TRANSMUTACIÓN [Parte II] - Capítulo 35
Capítulo 35
“Pacto de Fuego”
York, Inglaterra, 1620.
3 de mayo de 1620
Cuando regresé a casa todo estaba en silencio. Jamás
antes me había parecido tan solitaria ni tan silenciosa. Creo que incluso nunca
la había encontrado tan vacía como entonces. Solo yo y mi sombra. Tal como mi
tío había dicho en la casa ya no quedaban apenas cosas de Lili. Su habitación
estaba vacía y sus ropas habían desaparecido, mientras que las de Amanda
estaban casi todas. Parecía que había salido a prisa porque había dejado la
cocina desordenada con comida en un plato y una cazuela sucia. El fuego estaba
apagado y en la casa corría una gélida corriente por culpa de una ventana
abierta. Esté donde esté mi hermana hoy, sé que estará bien porque era la más
inteligente y valiente de los tres. Y probablemente la única de nosotros que
sobreviva a esta maldita tierra.
Me acosté en la cama de mi hermana Amanda. No quería
pisar mi cuarto y mucho menos el de Lili. No tenía apetito a pesar de no haber
comido casi nada en un día, lo único que deseaba era recostarme en un olor
familiar y cerrar los ojos para fingir que todo estaba bien, que nadie había
sufrido y que ni siquiera yo me sentía dolido. Temblaba espantosamente, lloré
toda la noche sin poder pegar ojo. Llegó un punto en el que pensé que
enloquecería. Las últimas semanas habían sido demasiado tensas y lo acontecido
recientemente estaba por volverme loco. Estaba más que seguro de que cuando me
levantase de aquella cama ya no sería el mismo y no podría regresar al yo de
antes, al yo sereno y cuerdo que tiene las cosas bajo control.
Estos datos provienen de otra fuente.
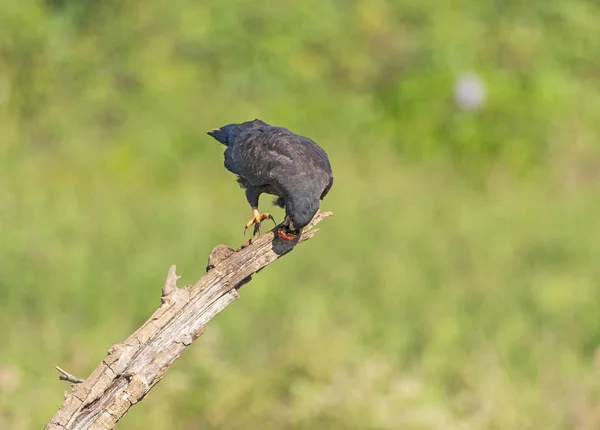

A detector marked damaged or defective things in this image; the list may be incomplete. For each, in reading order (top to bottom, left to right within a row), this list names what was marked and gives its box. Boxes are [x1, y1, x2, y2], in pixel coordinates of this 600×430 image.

Cuando el sol comenzaba a despuntar fue cuando al fin,
a fuerza del cansancio, pude dormitar algo. Soñé con Victoria y su muñeca. Soñé
con la comodidad de la casa de Sr Williams y el sonido de su risa reverberando
por toda mi mente. Todo parecía
defraudado y confuso, pero su voz estaba clara, y su expresión era tan serena y
amable que no podía sentirme mal. El cálido abrazo de la niña en mis brazos, la
acuné y la dormí en ellos como si fuera mi propia hija y dejó caer su muñeca de
su manita. Incluso pude recordar en el sueño el intenso olor de vainilla que la
rodeaba a toda ella. Aquel olor desembocó en nuevos recuerdos que se fueron
sucediendo dentro del sueño para despertarme poco a poco angustiado y conmovido
por una realidad que me golpeaba nuevamente, como si no me hubiese hecho ya
suficiente daño.
Desperté al medio día. Lo hice con susto y
desesperación, como si un grito me hubiese sobresaltado, pero no estaba más que
en mi cabeza. Me acosté vestido por lo que me ahorré el tener que prepararme.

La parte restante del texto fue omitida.